Rebalancing a cluster

Rebalancing represents a process of re-distributing information among the available nodes and updating the corresponding vBucket map to reflect the new structure.

As you operate your Couchbase Server cluster, you might need to alter the number of nodes in the cluster to cope with changes in application load, RAM, disk I/O and network performance requirements.

Data is stored and distributed within a cluster through the vBucket structure. When your Couchbase Server cluster expands or shrinks, the information stored in the vBuckets is redistributed among the available nodes, and the corresponding vBucket map is updated to reflect the new structure. This process is called rebalancing.

The rebalancing process can take place while the cluster is running and servicing requests. Clients using the cluster read and write to the existing structure while the data is moving in the background among nodes. Once the moving process is completed, the vBucket map is updated and communicated to the smart clients and the proxy service (Moxi).

For more information about rebalancing, see How Rebalance Works.

Rebalance Operation

A new inactive vBucket is created on the intended destination node. The data is copied from the current active vBucket to the new vBucket. New replica copies are made from the original vBucket if necessary.

Rebalancing exchanges the data held on each node across the cluster and has two effects:

  • Removes the data from the nodes that are removed from the cluster. By totally removing the storage of data on these nodes, the nodes can be taken out of the cluster without affecting the cluster operation.
  • Adds the data and enables new nodes so that they can serve information to clients. By moving active data to the new nodes, these nodes become responsible for the moved vBuckets and for servicing client requests.

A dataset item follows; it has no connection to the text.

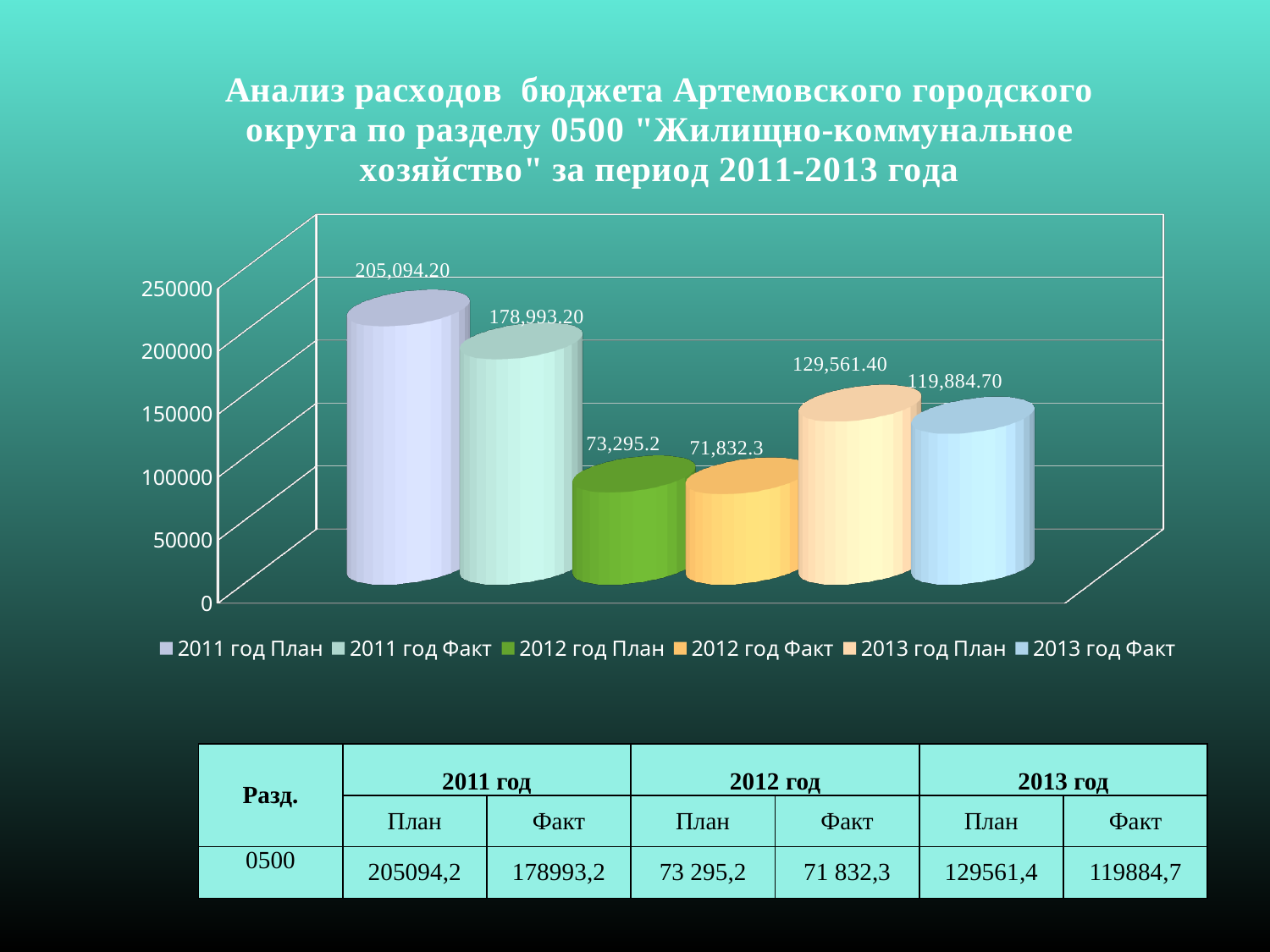
What is the value shown for 2011 год Факт? 178,993.20 Which is larger, the value for 2013 год План or the value for 2011 год Факт? 2011 год Факт What is the value shown for 2012 год План? 73,295.2 Which series has the lowest value in the chart? 2012 год Факт What is the difference between the 2011 год План and 2011 год Факт values? 26,101.00 Which series has the highest value in the chart? 2011 год План What kind of chart is shown on the slide? bar chart What is the value shown for 2013 год Факт? 119,884.70 Is the value for 2012 год План greater or less than 100000? less What is the difference between the 2013 год План and 2013 год Факт values? 9,676.70 What is the value shown for 2011 год План? 205,094.20 How many series does the legend list? 6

Rebalancing moves both the data stored in RAM and on disk, 1 vBucket at a time by default, which applies to each Bucket and each node within the cluster. The time taken for the move depends on the level of cluster activity, network congestion, disk speed and the size of each vBucket.

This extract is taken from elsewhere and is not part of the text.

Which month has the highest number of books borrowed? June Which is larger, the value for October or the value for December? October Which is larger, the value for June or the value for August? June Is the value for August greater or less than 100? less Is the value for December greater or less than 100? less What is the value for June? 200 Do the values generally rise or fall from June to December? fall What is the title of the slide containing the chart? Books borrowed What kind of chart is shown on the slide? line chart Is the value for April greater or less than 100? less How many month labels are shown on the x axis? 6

During rebalance, the cluster remains up and continues to service and handle client requests. Updates and changes to the stored data during the migration process are tracked and will be updated and migrated with the data that existed when the rebalance was requested.

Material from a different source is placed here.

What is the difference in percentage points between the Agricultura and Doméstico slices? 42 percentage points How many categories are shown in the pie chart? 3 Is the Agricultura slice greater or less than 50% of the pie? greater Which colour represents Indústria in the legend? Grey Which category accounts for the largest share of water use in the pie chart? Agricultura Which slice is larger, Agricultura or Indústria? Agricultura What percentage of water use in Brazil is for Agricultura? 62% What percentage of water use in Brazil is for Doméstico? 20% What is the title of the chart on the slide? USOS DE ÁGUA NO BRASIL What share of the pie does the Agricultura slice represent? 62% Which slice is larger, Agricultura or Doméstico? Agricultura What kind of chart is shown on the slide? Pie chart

When the vBucket has moved, and the new one is up-to-date, there is an atomic takeover by the node that now owns the vBucket. This is also the moment in time when the cluster map is updated and pushed to each client SDK. If a client SDK attempts an operation in that millisecond after the atomic takeover but before receiving the new cluster map, the SDK will receive an error NOT_MY_VBUCKET as well as a new copy of the cluster map. The SDK will then reconnect to retry the operation to the new node automatically, with no extra code from the developer. This process happens while each vBucket has moved during a rebalance.

The updated vBucket map is communicated to the Couchbase SDK client libraries and the enabled smart clients (such as Moxi) and allows clients to use the updated structure as the rebalance completes. The new structure is used as soon as possible to help spread and even out the load during the rebalance operation.

Because the cluster stays up and active throughout the entire rebalancing process, clients can continue to store and retrieve information and do not need to be aware that a rebalance operation is taking place.

There are four common reasons to perform a rebalance operation:

  • Adding nodes to expand the cluster size.
  • Removing nodes to reduce the cluster size.
  • Reacting to a failover situation, where you need to bring the cluster back to a healthy state. See Recovering failed over nodes.
  • Temporarily removing one or more nodes to perform a software, operating system, or hardware maintenance.